Once, as a child, I sat down next to my father, his face covered in stubble that I would one day be able to replicate with much greater density, to watch him build a fire in our basement. It was not a particularly cold day, as I recall, but the house’s heater was broken and my mother was complaining from what she perceived to be a chill. I sat there, sipping chocolate milk out of the container, and watched him, wide-eyed, as he arranged logs in the belly of our black iron stove. He was meticulous in his arrangement, telling me that there was a certain way to do it, so as each log would burn off each other, fall into one another, allowing for maximum warmth. I listened as he crumpled up the parts of the newspaper that none of us in the house ever read, or really had any reason to read.

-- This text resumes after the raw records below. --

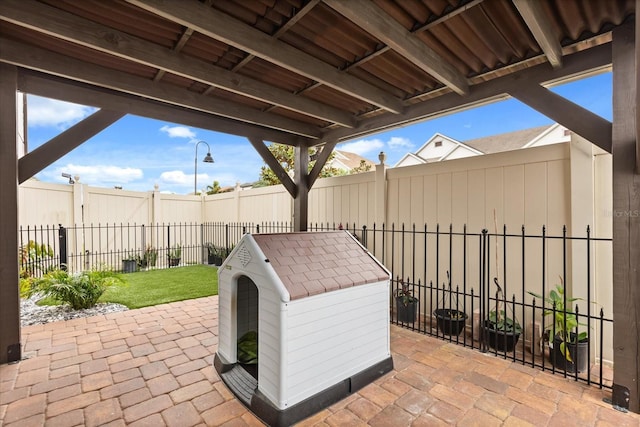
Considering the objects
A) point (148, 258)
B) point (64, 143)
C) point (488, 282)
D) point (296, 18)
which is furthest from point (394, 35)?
point (148, 258)

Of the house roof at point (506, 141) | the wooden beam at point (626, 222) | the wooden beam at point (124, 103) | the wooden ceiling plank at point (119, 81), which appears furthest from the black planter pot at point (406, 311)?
the house roof at point (506, 141)

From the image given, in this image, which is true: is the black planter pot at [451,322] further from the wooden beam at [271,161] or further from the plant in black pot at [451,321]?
the wooden beam at [271,161]

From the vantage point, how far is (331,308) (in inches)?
89.4

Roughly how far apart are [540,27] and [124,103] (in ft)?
12.9

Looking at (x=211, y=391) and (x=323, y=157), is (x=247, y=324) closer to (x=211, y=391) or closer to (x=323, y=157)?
(x=211, y=391)

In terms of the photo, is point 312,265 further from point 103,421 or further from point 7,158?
point 7,158

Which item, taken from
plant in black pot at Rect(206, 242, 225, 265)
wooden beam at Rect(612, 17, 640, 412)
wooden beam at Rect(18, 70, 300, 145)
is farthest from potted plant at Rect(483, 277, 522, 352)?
plant in black pot at Rect(206, 242, 225, 265)

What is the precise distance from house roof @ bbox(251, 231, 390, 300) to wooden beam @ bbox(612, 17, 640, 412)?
1.73 meters

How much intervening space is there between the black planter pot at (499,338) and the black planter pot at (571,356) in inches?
12.8

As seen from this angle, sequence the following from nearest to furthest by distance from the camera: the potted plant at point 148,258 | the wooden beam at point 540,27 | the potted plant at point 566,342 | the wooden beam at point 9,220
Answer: the wooden beam at point 540,27 → the potted plant at point 566,342 → the wooden beam at point 9,220 → the potted plant at point 148,258

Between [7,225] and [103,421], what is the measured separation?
210cm

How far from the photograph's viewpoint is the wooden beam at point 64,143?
2.97 m

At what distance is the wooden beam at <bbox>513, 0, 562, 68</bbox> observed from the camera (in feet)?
5.99

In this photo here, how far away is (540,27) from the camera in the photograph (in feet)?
6.56
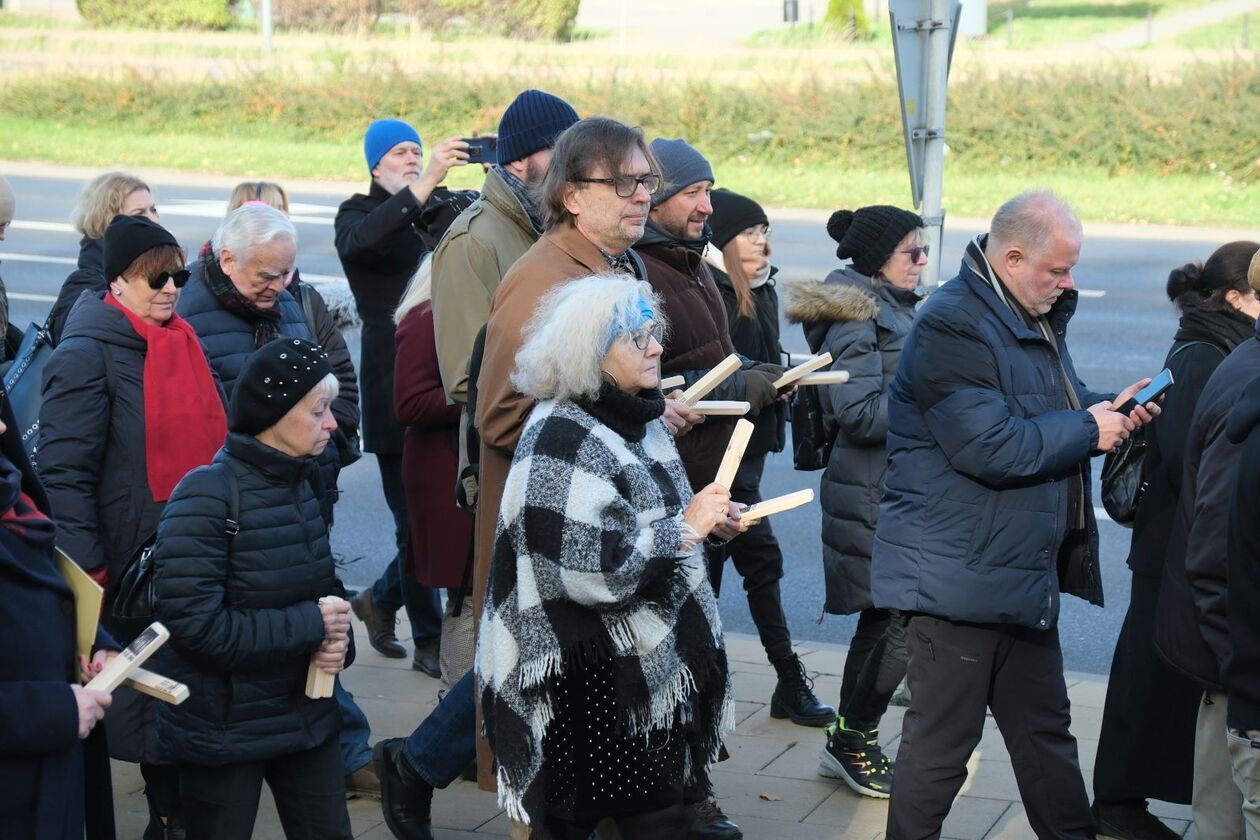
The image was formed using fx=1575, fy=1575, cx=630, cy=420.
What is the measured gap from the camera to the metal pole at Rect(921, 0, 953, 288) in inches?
245

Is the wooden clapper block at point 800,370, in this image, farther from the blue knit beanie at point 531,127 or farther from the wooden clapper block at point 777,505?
the wooden clapper block at point 777,505

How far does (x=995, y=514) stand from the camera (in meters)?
4.40

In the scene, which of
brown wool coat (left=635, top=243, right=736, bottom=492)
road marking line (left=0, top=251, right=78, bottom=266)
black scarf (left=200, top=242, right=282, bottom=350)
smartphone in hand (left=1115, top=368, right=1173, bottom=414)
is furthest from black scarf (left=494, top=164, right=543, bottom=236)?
road marking line (left=0, top=251, right=78, bottom=266)

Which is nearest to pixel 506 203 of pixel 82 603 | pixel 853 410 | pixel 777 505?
pixel 853 410

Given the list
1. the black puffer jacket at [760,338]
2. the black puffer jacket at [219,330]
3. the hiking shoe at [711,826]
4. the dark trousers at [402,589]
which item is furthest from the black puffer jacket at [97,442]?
the black puffer jacket at [760,338]

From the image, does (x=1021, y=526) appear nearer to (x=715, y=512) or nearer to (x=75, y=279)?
(x=715, y=512)

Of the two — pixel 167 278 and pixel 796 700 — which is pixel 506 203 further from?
pixel 796 700

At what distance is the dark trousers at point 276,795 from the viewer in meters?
4.13

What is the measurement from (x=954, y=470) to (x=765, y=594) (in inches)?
75.3

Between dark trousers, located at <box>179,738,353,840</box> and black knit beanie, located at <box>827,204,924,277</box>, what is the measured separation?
2.78 m

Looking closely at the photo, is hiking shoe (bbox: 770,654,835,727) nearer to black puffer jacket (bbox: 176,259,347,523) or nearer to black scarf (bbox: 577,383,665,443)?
black puffer jacket (bbox: 176,259,347,523)

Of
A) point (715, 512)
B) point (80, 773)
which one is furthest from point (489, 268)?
point (80, 773)

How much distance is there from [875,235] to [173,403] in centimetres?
264

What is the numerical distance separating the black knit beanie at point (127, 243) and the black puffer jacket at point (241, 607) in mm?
1037
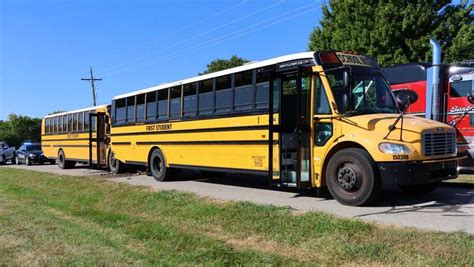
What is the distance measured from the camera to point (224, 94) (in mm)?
12133

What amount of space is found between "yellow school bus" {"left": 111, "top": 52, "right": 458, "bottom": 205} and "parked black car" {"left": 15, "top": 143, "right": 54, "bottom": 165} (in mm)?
19563

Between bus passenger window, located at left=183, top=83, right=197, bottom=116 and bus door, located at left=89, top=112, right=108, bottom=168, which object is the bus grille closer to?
bus passenger window, located at left=183, top=83, right=197, bottom=116

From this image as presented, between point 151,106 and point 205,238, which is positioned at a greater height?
point 151,106

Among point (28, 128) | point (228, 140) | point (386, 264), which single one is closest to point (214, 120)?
Result: point (228, 140)

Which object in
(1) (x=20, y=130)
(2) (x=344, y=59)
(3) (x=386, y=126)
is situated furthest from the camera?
(1) (x=20, y=130)

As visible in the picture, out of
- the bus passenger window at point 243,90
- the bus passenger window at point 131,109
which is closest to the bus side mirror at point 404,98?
the bus passenger window at point 243,90

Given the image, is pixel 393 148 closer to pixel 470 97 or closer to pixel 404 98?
pixel 404 98

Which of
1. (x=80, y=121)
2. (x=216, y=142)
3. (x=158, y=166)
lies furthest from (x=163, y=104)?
(x=80, y=121)

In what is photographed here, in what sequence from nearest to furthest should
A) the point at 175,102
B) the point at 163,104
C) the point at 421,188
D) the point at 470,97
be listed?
1. the point at 421,188
2. the point at 470,97
3. the point at 175,102
4. the point at 163,104

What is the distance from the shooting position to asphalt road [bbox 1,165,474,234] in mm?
7428

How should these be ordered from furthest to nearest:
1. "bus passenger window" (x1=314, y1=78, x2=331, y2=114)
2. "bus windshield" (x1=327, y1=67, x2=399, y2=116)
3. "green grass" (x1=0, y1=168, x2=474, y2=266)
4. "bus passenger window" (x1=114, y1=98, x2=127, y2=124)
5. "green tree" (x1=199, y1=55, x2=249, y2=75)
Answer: "green tree" (x1=199, y1=55, x2=249, y2=75)
"bus passenger window" (x1=114, y1=98, x2=127, y2=124)
"bus passenger window" (x1=314, y1=78, x2=331, y2=114)
"bus windshield" (x1=327, y1=67, x2=399, y2=116)
"green grass" (x1=0, y1=168, x2=474, y2=266)

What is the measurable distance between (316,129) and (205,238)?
3.55 m

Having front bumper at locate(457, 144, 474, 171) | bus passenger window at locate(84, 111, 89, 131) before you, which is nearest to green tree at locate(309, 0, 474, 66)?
front bumper at locate(457, 144, 474, 171)

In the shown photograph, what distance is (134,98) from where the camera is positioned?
16922 millimetres
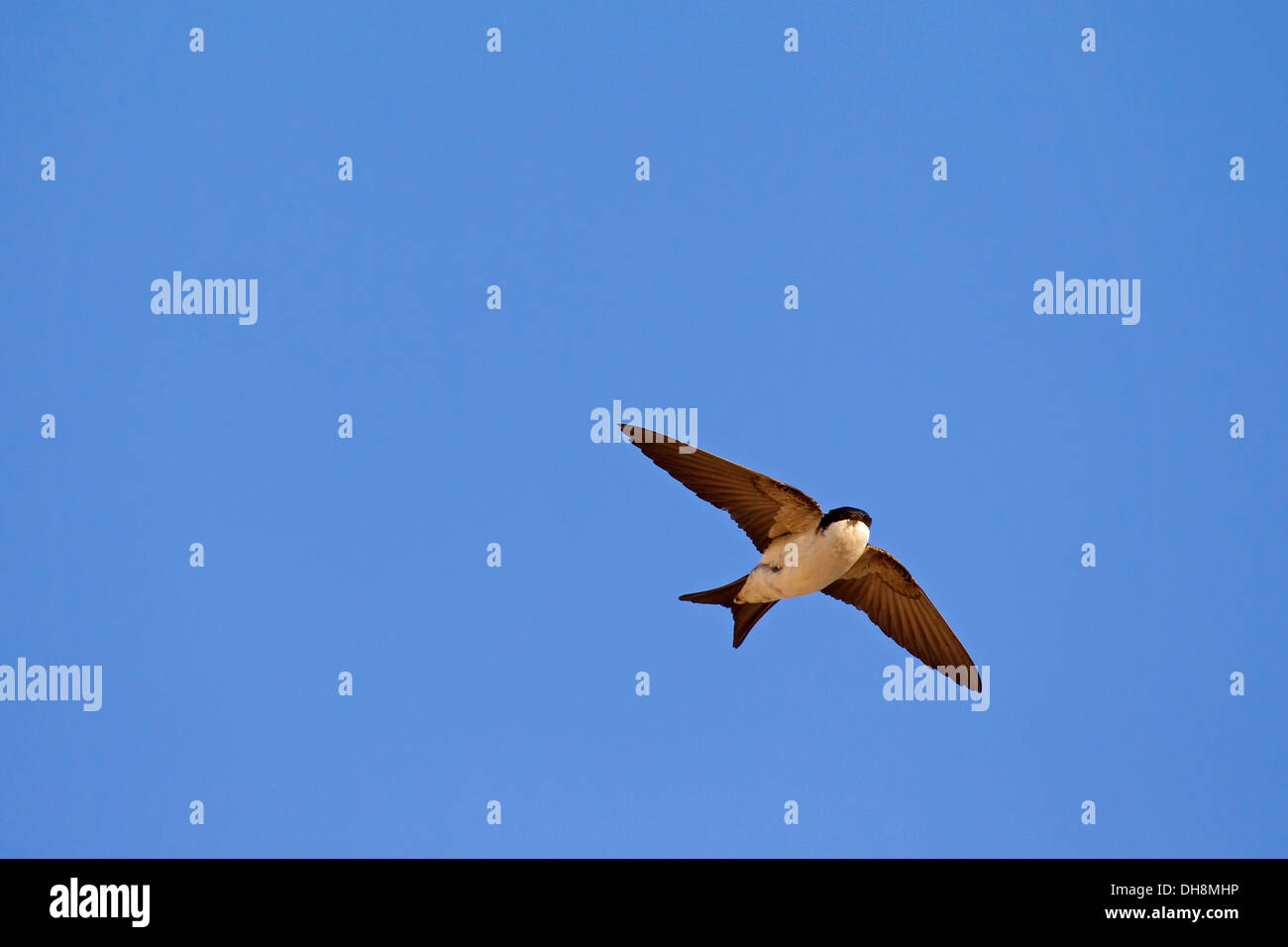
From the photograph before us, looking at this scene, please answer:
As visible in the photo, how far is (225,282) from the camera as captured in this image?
12.4 meters

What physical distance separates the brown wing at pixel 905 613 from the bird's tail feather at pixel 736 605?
2.74 feet

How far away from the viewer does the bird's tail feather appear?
912 centimetres

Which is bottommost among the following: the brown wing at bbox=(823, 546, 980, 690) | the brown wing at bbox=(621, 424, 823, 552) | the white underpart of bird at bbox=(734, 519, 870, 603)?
the brown wing at bbox=(823, 546, 980, 690)

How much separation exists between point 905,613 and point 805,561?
1.46 m

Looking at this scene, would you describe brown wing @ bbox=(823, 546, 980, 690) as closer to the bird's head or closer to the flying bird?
the flying bird

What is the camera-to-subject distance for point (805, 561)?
A: 880 centimetres

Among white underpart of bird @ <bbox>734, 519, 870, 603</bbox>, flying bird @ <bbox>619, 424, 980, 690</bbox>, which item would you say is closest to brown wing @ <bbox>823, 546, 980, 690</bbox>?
flying bird @ <bbox>619, 424, 980, 690</bbox>

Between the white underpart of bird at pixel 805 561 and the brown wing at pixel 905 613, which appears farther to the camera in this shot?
the brown wing at pixel 905 613

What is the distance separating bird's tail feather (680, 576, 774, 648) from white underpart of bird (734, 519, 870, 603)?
64 mm

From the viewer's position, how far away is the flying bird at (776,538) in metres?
8.73

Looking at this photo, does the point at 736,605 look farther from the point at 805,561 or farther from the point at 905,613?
the point at 905,613

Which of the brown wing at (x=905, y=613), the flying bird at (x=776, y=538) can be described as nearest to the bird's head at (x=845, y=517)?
the flying bird at (x=776, y=538)

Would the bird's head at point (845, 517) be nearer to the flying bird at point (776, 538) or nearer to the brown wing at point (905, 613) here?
the flying bird at point (776, 538)
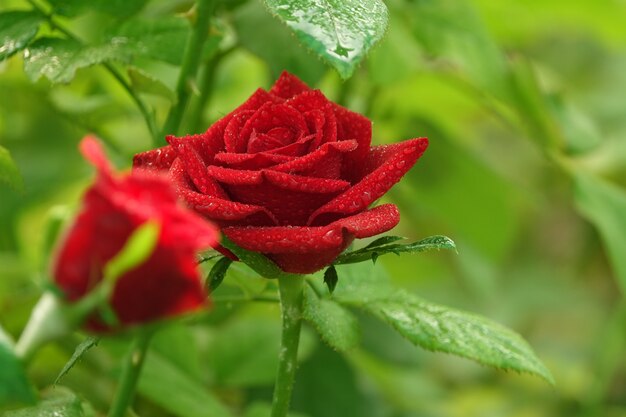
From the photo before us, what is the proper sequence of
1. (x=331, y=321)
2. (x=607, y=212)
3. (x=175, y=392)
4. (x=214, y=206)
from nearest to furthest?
(x=214, y=206) → (x=331, y=321) → (x=175, y=392) → (x=607, y=212)

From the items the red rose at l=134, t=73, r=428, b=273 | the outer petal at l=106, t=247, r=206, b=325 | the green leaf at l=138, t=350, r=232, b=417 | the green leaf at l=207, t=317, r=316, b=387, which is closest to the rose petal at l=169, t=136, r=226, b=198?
the red rose at l=134, t=73, r=428, b=273

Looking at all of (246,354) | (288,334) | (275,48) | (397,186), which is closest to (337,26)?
(288,334)

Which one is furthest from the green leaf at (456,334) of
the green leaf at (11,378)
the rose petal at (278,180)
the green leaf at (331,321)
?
the green leaf at (11,378)

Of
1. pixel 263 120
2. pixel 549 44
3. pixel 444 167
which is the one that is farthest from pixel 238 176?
pixel 549 44

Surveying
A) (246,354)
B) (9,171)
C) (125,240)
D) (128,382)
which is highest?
(125,240)

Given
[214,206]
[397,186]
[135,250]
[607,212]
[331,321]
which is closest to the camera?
[135,250]

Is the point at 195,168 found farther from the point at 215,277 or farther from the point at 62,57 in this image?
the point at 62,57

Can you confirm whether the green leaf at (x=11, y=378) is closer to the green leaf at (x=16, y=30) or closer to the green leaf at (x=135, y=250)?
the green leaf at (x=135, y=250)
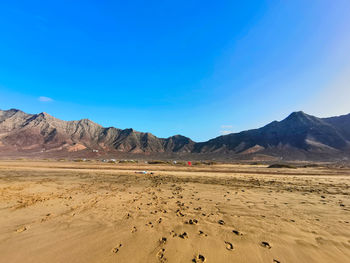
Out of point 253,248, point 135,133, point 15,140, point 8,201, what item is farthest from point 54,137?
point 253,248

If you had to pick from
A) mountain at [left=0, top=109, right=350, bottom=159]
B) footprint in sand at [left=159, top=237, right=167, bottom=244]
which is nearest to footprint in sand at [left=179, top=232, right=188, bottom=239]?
footprint in sand at [left=159, top=237, right=167, bottom=244]

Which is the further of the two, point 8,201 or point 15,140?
point 15,140

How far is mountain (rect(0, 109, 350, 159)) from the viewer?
115 metres

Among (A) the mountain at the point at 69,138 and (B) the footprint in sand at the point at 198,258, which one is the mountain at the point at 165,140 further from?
(B) the footprint in sand at the point at 198,258

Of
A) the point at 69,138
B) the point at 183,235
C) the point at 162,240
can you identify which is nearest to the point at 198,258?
the point at 183,235

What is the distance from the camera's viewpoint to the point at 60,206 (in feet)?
24.6

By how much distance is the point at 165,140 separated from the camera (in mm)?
189125

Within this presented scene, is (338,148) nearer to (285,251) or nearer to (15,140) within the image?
(285,251)

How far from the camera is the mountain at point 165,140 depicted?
115438mm

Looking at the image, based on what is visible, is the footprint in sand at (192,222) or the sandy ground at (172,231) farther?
the footprint in sand at (192,222)

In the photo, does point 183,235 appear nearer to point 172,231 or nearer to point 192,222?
point 172,231

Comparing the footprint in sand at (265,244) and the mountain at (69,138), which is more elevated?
the mountain at (69,138)

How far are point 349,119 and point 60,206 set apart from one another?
213 meters

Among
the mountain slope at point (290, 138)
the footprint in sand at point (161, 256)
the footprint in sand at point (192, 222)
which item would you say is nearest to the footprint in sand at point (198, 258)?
the footprint in sand at point (161, 256)
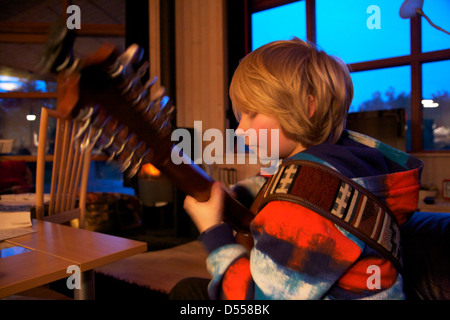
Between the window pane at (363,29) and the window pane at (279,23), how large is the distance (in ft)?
0.65

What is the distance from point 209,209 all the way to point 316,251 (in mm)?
261

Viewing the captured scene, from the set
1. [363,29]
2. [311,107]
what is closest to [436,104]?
[363,29]

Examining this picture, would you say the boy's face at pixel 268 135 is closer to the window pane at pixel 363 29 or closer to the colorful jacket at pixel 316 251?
the colorful jacket at pixel 316 251

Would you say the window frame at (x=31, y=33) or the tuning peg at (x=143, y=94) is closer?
the tuning peg at (x=143, y=94)

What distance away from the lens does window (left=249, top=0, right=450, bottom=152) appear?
9.00ft

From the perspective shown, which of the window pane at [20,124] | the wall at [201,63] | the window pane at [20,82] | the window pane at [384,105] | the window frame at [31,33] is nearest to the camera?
the window pane at [384,105]

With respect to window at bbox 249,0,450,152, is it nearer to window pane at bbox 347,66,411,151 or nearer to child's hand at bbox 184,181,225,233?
window pane at bbox 347,66,411,151

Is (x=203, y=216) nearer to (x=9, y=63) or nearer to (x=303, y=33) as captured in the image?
(x=303, y=33)

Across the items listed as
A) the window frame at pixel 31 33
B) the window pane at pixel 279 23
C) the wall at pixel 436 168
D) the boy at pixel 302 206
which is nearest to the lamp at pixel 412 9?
the wall at pixel 436 168

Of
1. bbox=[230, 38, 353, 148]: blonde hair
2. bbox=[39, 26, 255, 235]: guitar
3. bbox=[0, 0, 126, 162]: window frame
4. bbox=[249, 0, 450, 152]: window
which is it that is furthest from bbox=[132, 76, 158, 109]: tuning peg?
bbox=[0, 0, 126, 162]: window frame

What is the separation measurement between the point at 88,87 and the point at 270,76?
372 mm

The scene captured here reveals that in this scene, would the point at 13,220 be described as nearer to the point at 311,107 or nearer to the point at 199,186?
the point at 199,186

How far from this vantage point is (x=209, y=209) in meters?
0.71

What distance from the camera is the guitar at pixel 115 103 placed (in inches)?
16.4
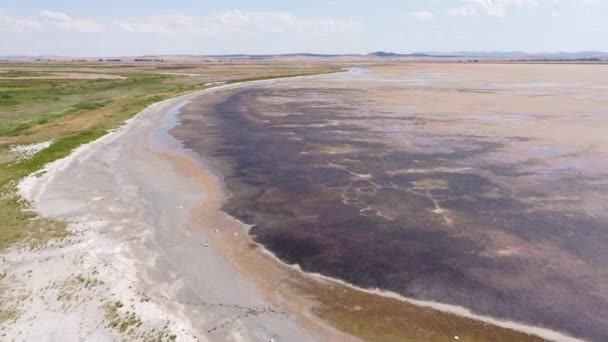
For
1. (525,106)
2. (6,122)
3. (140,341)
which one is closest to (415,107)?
(525,106)

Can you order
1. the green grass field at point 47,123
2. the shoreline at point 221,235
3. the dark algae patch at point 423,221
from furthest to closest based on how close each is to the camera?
the green grass field at point 47,123 < the dark algae patch at point 423,221 < the shoreline at point 221,235

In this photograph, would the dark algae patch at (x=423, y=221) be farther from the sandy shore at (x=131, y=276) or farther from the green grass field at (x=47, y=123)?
the green grass field at (x=47, y=123)

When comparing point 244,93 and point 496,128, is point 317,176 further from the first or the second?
point 244,93

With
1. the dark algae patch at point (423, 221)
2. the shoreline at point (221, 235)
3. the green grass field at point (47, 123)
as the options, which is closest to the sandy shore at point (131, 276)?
the shoreline at point (221, 235)

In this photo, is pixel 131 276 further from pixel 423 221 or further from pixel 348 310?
pixel 423 221

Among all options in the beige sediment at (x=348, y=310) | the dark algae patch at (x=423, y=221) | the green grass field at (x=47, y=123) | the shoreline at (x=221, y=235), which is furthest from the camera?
the green grass field at (x=47, y=123)

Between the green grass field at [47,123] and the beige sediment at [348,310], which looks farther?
the green grass field at [47,123]

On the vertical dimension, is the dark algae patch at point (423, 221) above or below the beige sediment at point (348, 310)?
above

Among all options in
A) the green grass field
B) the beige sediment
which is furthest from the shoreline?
the green grass field

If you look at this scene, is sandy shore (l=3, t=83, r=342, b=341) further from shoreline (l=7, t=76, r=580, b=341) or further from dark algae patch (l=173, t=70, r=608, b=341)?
dark algae patch (l=173, t=70, r=608, b=341)
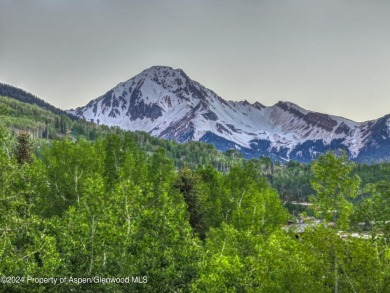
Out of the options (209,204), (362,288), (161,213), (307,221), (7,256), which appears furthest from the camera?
(209,204)

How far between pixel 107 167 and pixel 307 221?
47.9 metres

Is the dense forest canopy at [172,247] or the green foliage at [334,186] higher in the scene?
the green foliage at [334,186]

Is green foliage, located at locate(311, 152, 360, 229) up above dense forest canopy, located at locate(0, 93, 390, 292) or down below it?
above

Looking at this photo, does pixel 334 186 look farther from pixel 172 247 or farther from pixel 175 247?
pixel 172 247

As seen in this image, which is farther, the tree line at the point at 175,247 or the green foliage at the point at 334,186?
the green foliage at the point at 334,186

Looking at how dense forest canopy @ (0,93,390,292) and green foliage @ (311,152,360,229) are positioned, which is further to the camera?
green foliage @ (311,152,360,229)

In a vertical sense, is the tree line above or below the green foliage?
below

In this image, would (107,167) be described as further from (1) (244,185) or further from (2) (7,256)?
(2) (7,256)

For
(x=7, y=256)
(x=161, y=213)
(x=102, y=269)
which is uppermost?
(x=161, y=213)

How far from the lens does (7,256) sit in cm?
2033

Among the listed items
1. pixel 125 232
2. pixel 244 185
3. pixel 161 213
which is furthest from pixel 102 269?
pixel 244 185

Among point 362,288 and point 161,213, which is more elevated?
point 161,213

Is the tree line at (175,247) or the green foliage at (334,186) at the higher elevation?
the green foliage at (334,186)

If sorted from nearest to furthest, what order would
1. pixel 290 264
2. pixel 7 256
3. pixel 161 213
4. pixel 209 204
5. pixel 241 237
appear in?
pixel 7 256 < pixel 290 264 < pixel 161 213 < pixel 241 237 < pixel 209 204
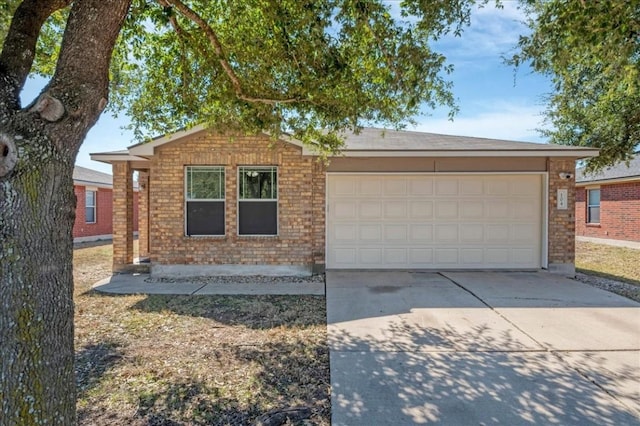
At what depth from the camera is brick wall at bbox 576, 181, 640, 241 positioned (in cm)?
1598

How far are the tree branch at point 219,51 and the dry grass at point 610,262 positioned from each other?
916 centimetres

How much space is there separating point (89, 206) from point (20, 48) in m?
18.9

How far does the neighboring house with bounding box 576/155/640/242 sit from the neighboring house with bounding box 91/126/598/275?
774 centimetres

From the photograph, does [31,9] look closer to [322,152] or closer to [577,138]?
[322,152]

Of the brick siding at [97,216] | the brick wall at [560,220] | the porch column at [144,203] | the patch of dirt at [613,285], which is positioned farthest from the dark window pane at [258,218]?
the brick siding at [97,216]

The crinkles were coupled with my slurping of milk, creating a cacophony that I found infinitely enjoyable. He tucked those balls of stock reports and indices deep into the hidden pockets between the logs, snug and nestled into their chambers of assured destruction. He smiled at me as he lit a long match and let it linger next to one ball then another and another until each caught fire and began to curl into itself. The wood, as I recall, was quite dry and did not take long to catch fire itself. Having finished my milk, I crawled into his lap and we watched together as each piece of wood caught fire, flames licking the top of the stove, and I could feel both the heat of the fire and my father’s breathing body. He held me, as we both became entranced by the flames, becoming near blinding bushes of light, reflected off my father’s glasses and onto my skin. My father closed the door to the stove as I fell deeper into the pockets of his arms, and heard the sound of the logs falling into each other which felt so distant, yet near, from the place that I was now.